## QUOTED PASSAGE

++++++++

My recent trip to Bali started off on a bit of an anxious note since I took on the risk of “self-connecting” from a domestic to an international flight on separate itineraries.
I tend to book long-haul international trips using multiple reservations, as I feel that this method permits me to combine different itineraries that work for my schedule, while also enabling me to maximize accrual (and redemption) of frequent flier miles as well as get the best prices.
Well, this is generally a safe practice if you break up the journeys over multiple days (i.e., fly to New York or Los Angeles the evening before, then taking the international flight out the following day). But doing same-day connections can be really risky. I’ve been burned on this before.
Welp. It happened again.
Trip Report Series
- Self-Connecting to an International Flight: Lessons Learned
- Review: Singapore Airlines Economy Class, San Francisco – Singapore (via Hong Kong)
- Review: Plaza Premium Lounge, Hong Kong Chep Lap Kok Airport
- Review: Free Singapore Stopover Tour, Changi Airport
- Review: Tigerair (now Scoot), Singapore to Denpasar, Bali
- Review: Premier Lounge, Bali Ngurah Rai International Airport
- Review: EVA Air Economy Class, Denpasar, Bali to Taipei
- Review: China Airlines Lounge, Taipei Taoyuan International Airport
- Review: China Airlines Business Class, Taipei to Seoul Incheon Airport
- Review: Korean Air KAL Prestige Lounge, Seoul Incheon Airport
I booked a one-way flight from San Francisco to Singapore (via Hong Kong) on SQ1, leaving at 1:15 AM on Friday, July 28. This meant that I had to travel to SFO on Thursday evening, July 27. As I had residual travel funds with Southwest, I booked a one-way leaving from DAL to SFO at 8:40 PM on the 27th.

++++++++

Stored data
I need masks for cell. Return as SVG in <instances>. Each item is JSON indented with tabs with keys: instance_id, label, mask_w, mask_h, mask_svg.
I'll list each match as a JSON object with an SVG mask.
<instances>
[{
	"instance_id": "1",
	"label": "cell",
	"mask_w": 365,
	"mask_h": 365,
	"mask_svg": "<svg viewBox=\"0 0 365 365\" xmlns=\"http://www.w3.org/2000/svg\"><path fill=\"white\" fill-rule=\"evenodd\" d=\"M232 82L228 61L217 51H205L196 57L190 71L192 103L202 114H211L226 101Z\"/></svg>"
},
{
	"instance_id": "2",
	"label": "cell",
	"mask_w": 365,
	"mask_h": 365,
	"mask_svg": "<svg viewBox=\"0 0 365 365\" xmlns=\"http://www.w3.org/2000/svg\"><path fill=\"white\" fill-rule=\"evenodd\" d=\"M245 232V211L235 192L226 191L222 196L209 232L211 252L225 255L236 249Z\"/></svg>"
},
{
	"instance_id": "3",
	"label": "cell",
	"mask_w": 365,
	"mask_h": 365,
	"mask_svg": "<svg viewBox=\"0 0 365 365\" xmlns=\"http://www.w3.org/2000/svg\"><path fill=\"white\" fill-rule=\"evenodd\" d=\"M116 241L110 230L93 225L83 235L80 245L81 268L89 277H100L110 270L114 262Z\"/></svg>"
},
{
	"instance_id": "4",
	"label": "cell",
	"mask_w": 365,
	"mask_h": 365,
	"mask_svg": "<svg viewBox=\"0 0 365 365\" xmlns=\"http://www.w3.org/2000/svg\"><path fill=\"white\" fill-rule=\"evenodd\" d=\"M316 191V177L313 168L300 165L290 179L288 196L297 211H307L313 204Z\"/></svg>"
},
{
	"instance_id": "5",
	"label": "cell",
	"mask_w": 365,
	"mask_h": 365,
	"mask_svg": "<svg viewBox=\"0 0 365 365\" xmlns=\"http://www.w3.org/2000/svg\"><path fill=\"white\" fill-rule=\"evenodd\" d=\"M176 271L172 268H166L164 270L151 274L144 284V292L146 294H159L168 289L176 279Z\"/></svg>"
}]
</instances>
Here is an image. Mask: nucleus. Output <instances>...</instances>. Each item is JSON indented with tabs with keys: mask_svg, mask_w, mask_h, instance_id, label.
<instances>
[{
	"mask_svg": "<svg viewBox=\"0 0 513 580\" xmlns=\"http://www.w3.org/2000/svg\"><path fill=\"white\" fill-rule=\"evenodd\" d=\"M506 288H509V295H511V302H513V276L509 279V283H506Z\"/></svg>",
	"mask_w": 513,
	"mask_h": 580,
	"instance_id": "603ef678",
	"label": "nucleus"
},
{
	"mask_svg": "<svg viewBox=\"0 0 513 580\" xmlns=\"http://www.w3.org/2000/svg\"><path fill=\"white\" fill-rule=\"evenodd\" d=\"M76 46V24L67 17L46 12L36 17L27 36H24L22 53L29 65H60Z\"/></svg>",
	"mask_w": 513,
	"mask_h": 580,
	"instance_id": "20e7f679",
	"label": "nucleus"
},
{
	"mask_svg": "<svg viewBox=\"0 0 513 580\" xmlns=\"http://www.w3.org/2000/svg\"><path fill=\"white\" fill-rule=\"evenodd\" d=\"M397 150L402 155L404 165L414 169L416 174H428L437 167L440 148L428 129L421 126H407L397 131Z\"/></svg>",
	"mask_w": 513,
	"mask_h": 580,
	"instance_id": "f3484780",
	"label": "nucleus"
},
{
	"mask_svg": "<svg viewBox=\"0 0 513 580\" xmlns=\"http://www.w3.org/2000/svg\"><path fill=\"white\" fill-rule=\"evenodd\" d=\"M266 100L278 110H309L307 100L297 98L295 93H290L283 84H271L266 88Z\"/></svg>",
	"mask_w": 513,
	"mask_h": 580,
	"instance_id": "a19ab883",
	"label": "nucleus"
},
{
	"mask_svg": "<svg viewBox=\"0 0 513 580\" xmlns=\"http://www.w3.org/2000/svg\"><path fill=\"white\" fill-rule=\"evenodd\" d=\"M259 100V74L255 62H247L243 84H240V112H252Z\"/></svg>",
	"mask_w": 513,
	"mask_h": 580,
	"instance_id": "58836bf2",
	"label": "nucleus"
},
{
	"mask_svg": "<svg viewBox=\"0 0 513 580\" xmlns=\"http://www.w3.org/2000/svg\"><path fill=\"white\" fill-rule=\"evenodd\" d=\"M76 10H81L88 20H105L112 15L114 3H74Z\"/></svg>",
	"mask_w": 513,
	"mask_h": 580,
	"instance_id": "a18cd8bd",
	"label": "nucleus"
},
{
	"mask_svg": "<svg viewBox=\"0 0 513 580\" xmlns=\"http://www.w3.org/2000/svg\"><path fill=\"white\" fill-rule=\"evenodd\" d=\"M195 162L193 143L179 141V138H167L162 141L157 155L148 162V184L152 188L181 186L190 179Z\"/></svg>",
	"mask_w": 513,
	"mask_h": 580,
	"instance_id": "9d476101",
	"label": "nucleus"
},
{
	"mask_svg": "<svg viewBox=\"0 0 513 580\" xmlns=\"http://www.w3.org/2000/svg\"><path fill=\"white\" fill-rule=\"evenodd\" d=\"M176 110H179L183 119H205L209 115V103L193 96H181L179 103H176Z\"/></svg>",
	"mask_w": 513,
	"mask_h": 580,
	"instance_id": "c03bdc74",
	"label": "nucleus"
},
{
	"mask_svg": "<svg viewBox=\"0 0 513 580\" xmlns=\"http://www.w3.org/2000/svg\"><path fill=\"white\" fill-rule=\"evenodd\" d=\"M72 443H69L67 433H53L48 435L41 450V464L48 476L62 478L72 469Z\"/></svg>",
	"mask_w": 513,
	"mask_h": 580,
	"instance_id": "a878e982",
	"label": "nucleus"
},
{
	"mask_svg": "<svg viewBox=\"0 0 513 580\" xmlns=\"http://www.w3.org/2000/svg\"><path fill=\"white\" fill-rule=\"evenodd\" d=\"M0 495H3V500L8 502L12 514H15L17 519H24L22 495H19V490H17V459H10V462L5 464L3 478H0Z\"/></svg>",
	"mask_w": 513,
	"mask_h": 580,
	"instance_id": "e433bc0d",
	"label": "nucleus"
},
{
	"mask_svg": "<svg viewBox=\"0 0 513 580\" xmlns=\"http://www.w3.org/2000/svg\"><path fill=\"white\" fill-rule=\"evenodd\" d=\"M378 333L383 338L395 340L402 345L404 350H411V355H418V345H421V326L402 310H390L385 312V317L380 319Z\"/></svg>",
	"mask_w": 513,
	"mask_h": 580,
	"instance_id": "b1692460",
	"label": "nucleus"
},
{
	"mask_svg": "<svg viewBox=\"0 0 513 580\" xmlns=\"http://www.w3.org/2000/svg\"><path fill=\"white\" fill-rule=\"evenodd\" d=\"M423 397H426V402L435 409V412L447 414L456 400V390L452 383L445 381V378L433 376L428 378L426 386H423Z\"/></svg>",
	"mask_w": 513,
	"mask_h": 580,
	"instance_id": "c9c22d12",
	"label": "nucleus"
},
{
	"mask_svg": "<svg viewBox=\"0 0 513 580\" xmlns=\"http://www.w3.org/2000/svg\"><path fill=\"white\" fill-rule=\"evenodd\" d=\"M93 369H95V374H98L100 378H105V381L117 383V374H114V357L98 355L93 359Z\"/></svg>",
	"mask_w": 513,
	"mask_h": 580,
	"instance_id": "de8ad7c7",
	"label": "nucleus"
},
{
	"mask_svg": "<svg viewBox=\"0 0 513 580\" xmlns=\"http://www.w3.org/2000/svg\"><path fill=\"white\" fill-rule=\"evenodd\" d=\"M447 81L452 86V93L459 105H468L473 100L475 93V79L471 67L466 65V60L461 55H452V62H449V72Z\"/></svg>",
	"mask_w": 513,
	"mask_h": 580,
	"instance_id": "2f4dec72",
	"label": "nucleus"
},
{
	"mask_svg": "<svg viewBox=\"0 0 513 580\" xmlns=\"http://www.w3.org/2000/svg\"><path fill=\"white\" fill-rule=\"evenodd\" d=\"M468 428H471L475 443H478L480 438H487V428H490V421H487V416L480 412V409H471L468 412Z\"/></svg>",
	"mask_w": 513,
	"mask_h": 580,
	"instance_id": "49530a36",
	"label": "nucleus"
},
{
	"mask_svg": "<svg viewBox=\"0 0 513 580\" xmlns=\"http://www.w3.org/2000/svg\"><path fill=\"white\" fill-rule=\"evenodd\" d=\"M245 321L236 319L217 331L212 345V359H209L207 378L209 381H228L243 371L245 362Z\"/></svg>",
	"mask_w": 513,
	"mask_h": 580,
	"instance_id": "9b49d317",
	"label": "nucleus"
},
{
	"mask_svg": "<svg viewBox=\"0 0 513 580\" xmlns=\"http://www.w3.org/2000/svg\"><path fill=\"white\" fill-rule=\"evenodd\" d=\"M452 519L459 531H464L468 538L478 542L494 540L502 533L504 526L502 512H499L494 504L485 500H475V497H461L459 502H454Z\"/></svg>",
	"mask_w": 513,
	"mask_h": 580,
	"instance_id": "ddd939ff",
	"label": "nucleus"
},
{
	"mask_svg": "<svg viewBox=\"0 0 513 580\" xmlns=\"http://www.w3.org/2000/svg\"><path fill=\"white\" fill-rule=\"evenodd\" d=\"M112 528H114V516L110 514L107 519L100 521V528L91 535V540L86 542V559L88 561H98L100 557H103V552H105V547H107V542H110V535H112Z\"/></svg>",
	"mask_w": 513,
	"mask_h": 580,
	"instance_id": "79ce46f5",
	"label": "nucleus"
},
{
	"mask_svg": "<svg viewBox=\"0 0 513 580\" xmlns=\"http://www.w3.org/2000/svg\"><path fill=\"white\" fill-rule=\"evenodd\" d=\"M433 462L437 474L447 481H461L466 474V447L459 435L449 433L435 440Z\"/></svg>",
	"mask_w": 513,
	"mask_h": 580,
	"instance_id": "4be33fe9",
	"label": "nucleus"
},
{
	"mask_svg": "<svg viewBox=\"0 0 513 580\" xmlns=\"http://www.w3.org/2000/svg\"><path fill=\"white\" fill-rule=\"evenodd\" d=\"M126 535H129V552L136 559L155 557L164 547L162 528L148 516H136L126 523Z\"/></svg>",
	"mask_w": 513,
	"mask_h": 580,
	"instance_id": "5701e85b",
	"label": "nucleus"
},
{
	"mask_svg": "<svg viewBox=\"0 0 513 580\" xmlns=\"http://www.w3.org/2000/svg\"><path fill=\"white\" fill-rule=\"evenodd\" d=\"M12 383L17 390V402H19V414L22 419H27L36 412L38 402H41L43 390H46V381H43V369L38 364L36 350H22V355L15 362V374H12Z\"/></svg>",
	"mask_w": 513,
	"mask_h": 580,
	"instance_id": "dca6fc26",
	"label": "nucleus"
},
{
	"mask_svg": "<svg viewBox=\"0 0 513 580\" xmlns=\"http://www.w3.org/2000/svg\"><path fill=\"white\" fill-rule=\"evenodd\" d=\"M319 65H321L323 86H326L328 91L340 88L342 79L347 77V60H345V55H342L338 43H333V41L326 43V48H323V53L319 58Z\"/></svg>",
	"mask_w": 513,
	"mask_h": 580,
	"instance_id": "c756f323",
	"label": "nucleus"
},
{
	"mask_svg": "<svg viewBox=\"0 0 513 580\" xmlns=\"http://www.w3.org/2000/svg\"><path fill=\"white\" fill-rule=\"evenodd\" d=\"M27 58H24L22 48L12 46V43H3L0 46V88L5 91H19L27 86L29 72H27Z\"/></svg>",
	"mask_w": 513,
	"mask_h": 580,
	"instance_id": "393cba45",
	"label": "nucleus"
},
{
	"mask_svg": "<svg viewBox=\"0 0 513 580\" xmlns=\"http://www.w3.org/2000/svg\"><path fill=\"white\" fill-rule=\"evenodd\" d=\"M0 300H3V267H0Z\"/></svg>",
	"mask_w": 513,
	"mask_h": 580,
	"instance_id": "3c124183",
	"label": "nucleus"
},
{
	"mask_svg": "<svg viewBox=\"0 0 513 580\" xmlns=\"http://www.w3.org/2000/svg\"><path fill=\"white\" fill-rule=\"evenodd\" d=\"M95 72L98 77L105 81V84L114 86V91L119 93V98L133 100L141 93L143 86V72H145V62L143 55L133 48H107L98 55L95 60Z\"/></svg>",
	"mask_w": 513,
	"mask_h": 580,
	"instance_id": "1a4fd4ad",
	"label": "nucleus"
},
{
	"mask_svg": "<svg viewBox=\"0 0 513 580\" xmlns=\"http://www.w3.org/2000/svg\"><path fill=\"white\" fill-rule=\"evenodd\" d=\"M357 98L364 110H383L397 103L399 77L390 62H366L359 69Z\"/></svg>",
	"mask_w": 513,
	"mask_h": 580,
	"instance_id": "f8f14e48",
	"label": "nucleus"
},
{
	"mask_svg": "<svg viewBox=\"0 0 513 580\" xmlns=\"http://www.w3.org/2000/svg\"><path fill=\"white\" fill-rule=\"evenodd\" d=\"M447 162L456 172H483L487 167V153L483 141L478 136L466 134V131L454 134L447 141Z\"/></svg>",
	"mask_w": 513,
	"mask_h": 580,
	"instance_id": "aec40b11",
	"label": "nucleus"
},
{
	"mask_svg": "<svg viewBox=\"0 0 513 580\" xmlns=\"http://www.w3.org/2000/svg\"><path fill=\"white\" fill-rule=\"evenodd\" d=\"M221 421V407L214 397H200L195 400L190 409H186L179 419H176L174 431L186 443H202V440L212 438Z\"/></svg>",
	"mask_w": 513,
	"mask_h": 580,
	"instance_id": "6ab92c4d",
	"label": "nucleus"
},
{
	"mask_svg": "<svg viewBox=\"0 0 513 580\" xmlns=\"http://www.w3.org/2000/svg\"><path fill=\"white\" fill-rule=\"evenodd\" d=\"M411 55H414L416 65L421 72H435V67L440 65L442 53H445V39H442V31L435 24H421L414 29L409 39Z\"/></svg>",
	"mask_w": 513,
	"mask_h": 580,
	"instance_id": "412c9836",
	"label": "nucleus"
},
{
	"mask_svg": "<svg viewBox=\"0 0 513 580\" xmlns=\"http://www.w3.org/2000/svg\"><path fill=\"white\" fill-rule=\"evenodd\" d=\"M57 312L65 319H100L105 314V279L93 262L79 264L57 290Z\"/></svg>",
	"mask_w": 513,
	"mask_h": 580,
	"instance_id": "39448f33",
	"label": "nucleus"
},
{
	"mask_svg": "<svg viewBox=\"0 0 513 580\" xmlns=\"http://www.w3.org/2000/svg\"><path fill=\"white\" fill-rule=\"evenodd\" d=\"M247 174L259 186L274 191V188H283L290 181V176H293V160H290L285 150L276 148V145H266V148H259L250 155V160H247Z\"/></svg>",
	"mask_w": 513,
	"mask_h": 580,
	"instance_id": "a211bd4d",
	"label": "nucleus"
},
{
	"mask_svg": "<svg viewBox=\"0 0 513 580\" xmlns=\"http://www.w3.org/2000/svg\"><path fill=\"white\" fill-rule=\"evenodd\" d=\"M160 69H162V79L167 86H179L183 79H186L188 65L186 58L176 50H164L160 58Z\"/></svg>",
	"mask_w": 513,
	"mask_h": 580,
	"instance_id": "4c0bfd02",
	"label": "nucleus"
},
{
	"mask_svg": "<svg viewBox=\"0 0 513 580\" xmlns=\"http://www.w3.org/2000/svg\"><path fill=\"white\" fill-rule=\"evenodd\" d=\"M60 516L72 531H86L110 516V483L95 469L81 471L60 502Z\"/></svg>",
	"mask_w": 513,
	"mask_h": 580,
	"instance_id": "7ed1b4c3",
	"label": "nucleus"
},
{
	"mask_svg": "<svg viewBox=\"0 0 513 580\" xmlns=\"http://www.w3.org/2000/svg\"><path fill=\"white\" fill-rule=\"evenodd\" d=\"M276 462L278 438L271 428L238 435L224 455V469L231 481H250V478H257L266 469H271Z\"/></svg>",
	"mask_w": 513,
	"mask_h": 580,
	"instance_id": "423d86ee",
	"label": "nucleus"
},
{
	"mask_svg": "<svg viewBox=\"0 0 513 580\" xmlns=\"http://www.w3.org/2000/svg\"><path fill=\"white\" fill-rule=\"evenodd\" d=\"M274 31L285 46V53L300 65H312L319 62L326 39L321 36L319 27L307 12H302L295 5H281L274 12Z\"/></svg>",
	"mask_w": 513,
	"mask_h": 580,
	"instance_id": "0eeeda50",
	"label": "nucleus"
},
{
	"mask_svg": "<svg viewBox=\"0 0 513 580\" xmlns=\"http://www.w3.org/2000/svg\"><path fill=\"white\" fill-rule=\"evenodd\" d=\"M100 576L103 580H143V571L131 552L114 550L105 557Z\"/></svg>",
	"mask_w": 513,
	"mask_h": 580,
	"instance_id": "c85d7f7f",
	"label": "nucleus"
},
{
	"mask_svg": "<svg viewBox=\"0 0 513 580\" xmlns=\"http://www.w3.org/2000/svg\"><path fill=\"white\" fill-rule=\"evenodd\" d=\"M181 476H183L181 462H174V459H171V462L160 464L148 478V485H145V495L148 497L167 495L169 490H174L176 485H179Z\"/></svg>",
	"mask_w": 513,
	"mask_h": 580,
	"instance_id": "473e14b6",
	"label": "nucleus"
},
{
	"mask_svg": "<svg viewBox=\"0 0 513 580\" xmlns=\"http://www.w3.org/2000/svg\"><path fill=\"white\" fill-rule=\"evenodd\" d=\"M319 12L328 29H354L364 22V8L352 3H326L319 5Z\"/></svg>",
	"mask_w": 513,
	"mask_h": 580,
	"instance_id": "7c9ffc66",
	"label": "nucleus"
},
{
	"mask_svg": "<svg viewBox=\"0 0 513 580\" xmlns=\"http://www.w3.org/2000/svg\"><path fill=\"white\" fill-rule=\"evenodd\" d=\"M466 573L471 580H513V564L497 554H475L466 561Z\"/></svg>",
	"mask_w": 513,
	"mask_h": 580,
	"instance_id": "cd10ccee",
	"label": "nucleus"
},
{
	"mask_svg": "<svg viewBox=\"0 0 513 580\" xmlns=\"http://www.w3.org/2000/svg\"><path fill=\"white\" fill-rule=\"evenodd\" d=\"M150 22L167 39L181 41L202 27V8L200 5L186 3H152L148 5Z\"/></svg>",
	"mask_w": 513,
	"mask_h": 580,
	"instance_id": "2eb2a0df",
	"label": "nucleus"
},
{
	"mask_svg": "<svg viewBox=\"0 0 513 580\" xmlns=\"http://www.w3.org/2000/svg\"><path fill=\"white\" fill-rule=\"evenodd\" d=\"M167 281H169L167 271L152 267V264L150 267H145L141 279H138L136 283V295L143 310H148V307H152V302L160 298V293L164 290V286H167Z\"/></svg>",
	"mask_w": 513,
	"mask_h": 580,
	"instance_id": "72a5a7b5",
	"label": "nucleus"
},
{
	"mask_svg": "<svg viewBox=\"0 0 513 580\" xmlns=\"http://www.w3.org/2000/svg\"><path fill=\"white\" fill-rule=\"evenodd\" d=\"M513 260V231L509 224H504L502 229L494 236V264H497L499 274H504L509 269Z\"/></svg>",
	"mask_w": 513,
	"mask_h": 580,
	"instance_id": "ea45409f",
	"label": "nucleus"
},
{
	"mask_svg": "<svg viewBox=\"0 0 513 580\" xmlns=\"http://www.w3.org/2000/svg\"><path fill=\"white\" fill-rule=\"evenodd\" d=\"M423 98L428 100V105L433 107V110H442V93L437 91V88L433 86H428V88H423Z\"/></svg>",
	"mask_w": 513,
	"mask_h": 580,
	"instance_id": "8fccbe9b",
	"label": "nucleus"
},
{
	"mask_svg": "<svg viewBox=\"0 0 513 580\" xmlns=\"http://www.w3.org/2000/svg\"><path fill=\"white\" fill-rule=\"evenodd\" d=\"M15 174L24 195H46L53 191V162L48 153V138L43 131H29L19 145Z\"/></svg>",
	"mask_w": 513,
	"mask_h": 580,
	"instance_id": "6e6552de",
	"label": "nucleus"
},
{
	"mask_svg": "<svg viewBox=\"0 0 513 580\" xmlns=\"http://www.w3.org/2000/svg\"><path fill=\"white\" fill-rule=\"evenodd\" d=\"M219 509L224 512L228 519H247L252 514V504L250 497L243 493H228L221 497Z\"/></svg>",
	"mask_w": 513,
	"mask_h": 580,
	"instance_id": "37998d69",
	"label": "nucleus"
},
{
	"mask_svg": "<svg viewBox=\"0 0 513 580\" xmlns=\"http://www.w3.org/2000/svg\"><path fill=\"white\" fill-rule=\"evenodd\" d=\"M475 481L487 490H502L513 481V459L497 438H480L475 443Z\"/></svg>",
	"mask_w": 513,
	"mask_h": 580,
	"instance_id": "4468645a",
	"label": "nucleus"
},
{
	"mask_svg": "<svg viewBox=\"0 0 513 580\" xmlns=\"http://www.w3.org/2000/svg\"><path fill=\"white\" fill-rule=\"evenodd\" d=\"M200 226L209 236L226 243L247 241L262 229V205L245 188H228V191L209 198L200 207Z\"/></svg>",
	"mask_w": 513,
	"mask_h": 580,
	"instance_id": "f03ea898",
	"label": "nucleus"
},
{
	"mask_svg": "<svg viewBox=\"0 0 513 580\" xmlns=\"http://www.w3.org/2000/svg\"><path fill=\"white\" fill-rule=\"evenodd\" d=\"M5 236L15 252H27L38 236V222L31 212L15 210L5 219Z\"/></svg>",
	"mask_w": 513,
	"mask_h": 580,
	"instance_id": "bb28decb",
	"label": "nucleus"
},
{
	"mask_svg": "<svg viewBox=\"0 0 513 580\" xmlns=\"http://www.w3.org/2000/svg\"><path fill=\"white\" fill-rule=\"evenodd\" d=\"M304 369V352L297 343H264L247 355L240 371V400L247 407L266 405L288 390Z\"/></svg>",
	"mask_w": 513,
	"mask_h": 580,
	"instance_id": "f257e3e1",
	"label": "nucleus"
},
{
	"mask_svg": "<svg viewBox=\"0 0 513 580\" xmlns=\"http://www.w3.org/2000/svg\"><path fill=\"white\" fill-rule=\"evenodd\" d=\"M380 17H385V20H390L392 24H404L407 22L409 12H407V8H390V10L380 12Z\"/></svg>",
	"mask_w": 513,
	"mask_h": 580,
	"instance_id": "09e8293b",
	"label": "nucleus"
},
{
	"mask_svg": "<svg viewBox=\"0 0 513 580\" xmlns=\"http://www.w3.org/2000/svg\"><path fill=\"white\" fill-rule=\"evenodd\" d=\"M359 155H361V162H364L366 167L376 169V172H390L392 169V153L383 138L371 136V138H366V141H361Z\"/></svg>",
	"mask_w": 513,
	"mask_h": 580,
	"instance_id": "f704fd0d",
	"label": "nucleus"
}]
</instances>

++++++++

## INSTRUCTIONS TO FOLLOW
Rewrite the trip report between "I tend to book" and "It happened again.", inclusive, swapping "same-day connections" for "same-day transfers".

## WRITTEN SOLUTION
I tend to book long-haul international trips using multiple reservations, as I feel that this method permits me to combine different itineraries that work for my schedule, while also enabling me to maximize accrual (and redemption) of frequent flier miles as well as get the best prices.
Well, this is generally a safe practice if you break up the journeys over multiple days (i.e., fly to New York or Los Angeles the evening before, then taking the international flight out the following day). But doing same-day transfers can be really risky. I’ve been burned on this before.
Welp. It happened again.